Electric trolley line in Seattle begins regular service on March 31, 1889.

  • By Walt Crowley
  • Posted 10/03/2000
  • HistoryLink.org Essay 1970

On March 31, 1889, the first regularly scheduled electric car runs over a Seattle trolley line formerly powered by a pair of horses. For about a year, this line remains the only electric streetcar line on the Pacific Coast.

On September 23, 1884, the Seattle Railway Company, owned by Frank Osgood (1852-1934), Thomas Burke (1849-1925), David Denny (1832-1903), and George Kinnear started running horse-drawn street cars along 2nd Avenue from Yesler Way to Pike Street. In about 16 months the company built two branches, one that extended the line to the foot of Queen Anne Hill along Front Street and another east along Pike Street and north to Lake Union.

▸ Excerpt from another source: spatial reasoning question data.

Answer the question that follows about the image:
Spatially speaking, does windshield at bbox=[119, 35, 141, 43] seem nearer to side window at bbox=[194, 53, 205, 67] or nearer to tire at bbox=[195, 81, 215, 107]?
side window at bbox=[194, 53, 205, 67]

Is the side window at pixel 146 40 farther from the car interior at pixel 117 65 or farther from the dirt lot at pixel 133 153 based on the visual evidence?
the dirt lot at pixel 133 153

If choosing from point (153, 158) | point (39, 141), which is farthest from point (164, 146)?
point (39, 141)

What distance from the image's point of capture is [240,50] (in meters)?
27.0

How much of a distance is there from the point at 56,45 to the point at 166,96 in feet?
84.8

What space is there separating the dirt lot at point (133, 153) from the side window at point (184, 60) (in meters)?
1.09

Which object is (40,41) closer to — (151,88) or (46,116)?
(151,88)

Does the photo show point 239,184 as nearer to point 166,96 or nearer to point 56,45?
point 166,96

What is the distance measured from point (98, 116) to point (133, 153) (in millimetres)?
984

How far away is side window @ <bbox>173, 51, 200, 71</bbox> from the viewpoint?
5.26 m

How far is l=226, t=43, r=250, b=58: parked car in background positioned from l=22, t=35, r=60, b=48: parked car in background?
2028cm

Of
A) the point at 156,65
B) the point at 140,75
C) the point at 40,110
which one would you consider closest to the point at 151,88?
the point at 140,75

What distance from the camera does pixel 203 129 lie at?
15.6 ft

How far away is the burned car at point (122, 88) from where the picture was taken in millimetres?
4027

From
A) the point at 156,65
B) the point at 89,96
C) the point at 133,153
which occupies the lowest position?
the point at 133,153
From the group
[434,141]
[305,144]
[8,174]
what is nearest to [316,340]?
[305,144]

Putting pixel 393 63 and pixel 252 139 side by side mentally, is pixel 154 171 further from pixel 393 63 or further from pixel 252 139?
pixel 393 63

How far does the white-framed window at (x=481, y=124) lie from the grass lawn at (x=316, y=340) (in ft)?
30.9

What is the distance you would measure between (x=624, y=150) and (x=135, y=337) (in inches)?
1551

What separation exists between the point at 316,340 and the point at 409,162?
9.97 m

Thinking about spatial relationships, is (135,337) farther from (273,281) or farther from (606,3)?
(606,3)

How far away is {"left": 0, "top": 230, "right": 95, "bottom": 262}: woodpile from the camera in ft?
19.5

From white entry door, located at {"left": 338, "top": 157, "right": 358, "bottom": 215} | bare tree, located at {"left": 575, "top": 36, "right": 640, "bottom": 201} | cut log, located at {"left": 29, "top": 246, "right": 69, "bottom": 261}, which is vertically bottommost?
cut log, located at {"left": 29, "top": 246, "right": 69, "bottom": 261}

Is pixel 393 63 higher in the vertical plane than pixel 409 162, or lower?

During the autumn of 1888, a group of business men and real estate developers organized the Seattle Electric Railway and Power Company to convert the horse-drawn line to an electric line. The company directors were L. H. Griffith, Franz Theodore Blunck (1841-1918), Victor Hugo Smith, Edward C. Kilbourne (1856-1958), Morgan Carkeek (1847-1931), L. Morris Haller, and Thomas Burke (1849-1925). Frank Osgood was President and General Manager. The company built an electric power plant at the foot of Pike Street and purchased five electric trolley cars. On March 30, 1889, to test the line, the first electric car ran over the line. On the following day, March 31, 1889, about 4,000 persons paid 5 cents to take a ride on the trolley line.

Horse-drawn trolley cars continued to be used over a portion of the line until April 5 when they were retired. After that, electric trolley cars operated along the entire line.

Within a short time L. H. Griffith bought out the other investors and became sole owner.


Sources:

Leslie Blanchard, The Street Railway Era in Seattle: A Chronicle of Six Decades (Forty Fort, PA: Harold E. Cox, Publisher, 1968), 3, 10, 11, 12.